Expected Results: Increased Edgerank
I should warn you that the results from the above Thrive Church video are not typical. So don’t get discouraged if you don’t get 2400 shares on your next video!
But if you do post the right kind of video — one that’s compelling to the target audience of your page — you should see a good number of Likes, Comments and Shares of that video.
On the Post Planner page, I’ve been uploading a tutorial video to the page once or twice a week — so we have training resources on our page.
I’ve been pleasantly surprised. Although the videos are purely for training purposes, they’ve gotten a decent amount of engagement.
You just got a crash course in Facebook posts! I hope you were able to digest all of that information!
What you should do now is plan out the types of posts you need to publish — and when you should be posting them.
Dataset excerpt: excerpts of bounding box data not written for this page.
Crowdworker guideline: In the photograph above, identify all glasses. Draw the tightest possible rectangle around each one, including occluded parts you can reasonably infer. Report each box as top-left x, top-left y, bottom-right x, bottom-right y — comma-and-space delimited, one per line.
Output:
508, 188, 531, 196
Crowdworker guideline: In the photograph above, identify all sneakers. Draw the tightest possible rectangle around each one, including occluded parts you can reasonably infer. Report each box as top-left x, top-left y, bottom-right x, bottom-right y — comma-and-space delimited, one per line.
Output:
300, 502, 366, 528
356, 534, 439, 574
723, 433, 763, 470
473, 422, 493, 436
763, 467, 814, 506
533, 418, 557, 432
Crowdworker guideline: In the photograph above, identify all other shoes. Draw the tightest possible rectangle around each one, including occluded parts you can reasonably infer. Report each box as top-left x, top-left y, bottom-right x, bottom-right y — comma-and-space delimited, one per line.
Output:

If you don’t have a plan, you don’t know if you’re succeeding.
My suggestion is to mix up these 4 types of posts so your page has a good flow — and so people don’t get bored seeing the same post types from you again and again.
The best way, in my opinion… here comes the shameless plug!… is to use our Post Planner app and clearly plan out your posts so you can ensure you vary up the types and formats.
Don’t just randomly post items to your page. Have a plan and follow it!
There is no magic plan that’s right for all pages. You’ll need to determine your best practices by testing what works for your page.
Now that you have an idea of what each post type should result in, you can easily figure out a plan that’s right for you.